2023-05-09 23:24:54
The writer and columnist E. Jean Carroll became this Tuesday the woman who has finally made former US President Donald Trump (2017-2021) pay for his sexual abuse.
Is regarding crimes for which he has been accused by numerous women over the years.
By civil means, Carroll obtained that a jury consider Trump responsible for abusing her in the changing rooms of a New York department store during the 90’s.
In addition, he was forced to pay a compensation for that episode and for, later, defame her in response to her story.
Although the verdict does not recognize the rape denounced by the writer, marks the first time in which the former US president pays before the Justice for a case of sexual abuse.

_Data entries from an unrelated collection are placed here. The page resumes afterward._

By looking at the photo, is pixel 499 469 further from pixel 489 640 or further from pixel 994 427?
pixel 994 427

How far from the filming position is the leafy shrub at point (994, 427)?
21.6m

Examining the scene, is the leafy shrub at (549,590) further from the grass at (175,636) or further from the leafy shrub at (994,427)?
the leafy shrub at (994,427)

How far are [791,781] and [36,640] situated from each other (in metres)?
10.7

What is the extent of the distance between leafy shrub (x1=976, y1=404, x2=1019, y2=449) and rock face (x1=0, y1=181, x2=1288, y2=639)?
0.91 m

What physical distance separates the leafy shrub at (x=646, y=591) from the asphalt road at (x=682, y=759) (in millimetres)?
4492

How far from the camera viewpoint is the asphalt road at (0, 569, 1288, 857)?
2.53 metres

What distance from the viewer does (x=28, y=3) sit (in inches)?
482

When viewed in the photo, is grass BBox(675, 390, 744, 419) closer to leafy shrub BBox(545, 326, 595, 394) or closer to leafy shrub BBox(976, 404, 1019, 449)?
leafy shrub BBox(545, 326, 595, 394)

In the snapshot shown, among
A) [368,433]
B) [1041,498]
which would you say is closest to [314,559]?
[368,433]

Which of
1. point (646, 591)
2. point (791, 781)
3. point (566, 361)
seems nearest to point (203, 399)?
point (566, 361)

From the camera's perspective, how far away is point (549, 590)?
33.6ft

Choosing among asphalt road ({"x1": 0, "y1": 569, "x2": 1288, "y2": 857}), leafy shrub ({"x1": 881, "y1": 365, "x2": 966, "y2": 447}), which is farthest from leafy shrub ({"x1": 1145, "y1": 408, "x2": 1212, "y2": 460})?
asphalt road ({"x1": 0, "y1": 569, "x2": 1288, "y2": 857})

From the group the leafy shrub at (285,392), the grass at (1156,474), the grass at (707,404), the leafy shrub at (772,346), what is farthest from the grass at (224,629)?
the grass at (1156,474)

That accountability comes following more than two dozen women have accused Trump of going overboard with them. This, with complaints ranging from harassment to rape and that the New York tycoon has always denied.
In the case of E. Jean Carroll, it took decades for the matter to come to justice. The columnist was silent until 2019, when he denounced it in a memoir, at a time when Trump was already in the White House.
Then he took advantage of a “legal window” opened in New York state that temporarily allowed victims of sex crimes to report cases that were already time barred.
At 79 years old, Carroll finally achieved a verdict once morest Trump.
A process to restore the name of E. Jean Carroll
Throughout the trial, the plaintiff’s lawyers insisted at all times that she was not moving for money, but for “restore his good name”.
Especially following the former president responded to his accusations by denying the biggest and with total disdain, which prompted his libel suit.
Trump disqualified Carroll, assuring that she was not his “type”, that all that was “a joke and a lie” and that what he was looking for was free fame to promote a book.
Fame, however, was something Carroll had already enjoyed during his professional career, thanks to a successful column in the elle magazine or the show he hosted in the mid-90s.
As he told in an interview with USA Today, Already at the age of 12, he was dedicated to sending proposals for possible articles to American magazines.
A few years later, their stories appeared in prestigious publications such as Rolling Stone, The Atlantic, Vanity Fair o Playboy, where she was the first woman named contributing editor.
His journalism was distinguished by a strong literary character, often using the first person.
On television, Carroll wrote for “Saturday Night Live” in the 80s and presented his own program “Ask E. Jean” in the 90s, the same title that had his popular space on Elle.